Answer
$\mathrm{u}$ belongs to the plane spanned by the columns of A.
Work Step by Step
We check whether $\mathrm{A}\mathrm{x}=\mathrm{u}$ has a solution.
If it does, then $\mathrm{u}$ is a linear combination of the columns of A.
If so, then u belongs to the plane spanned by the columns of A.

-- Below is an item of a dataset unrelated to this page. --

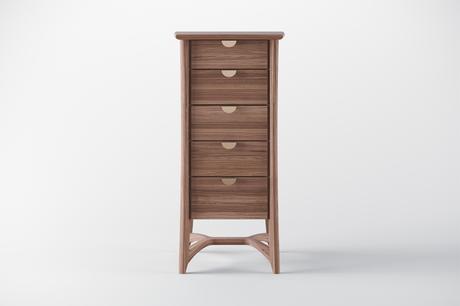 Ayton High Chest Of Drawers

Reduce the augmented matrix $[\mathrm{A}\ \mathrm{x}]$
$\left[\begin{array}{lll}
3 & -5 & 0\\
-2 & 6 & 4\\
1 & 1 & 4
\end{array}\right]\left(\begin{array}{l}
+\mathrm{r}_{2}.\\
.\\
.
\end{array}\right)\sim\left[\begin{array}{lll}
1 & 1 & 4\\
-2 & 6 & 4\\
1 & 1 & 4
\end{array}\right]\left(\begin{array}{l}
..\\
+2\mathrm{r}_{1}.\\
-\mathrm{r}_{1}.
\end{array}\right)\sim$
$\sim\left[\begin{array}{lll}
1 & 1 & 4\\
0 & 8 & 12\\
0 & -8 & -12
\end{array}\right]\left(\begin{array}{l}
..\\
.\\
+\mathrm{r}_{2}.
\end{array}\right)\sim\left[\begin{array}{lll}
1 & 1 & 4\\
0 & 8 & 12\\
0 & 0 & 0
\end{array}\right]\left(\begin{array}{l}
..\\
\div 8.\\
.
\end{array}\right)\sim$
$\sim\left[\begin{array}{lll}
1 & 1 & 4\\
0 & 1 & 3/2\\
0 & 0 & 0
\end{array}\right]\left(\begin{array}{l}
-r_{2}.\\
.\\
.
\end{array}\right)\sim\left[\begin{array}{lll}
1 & 0 & 5/2\\
0 & 1 & 3/2\\
0 & 0 & 0
\end{array}\right]$
The equation has a solution, so
$\mathrm{u}$ belongs to the plane spanned by the columns of A.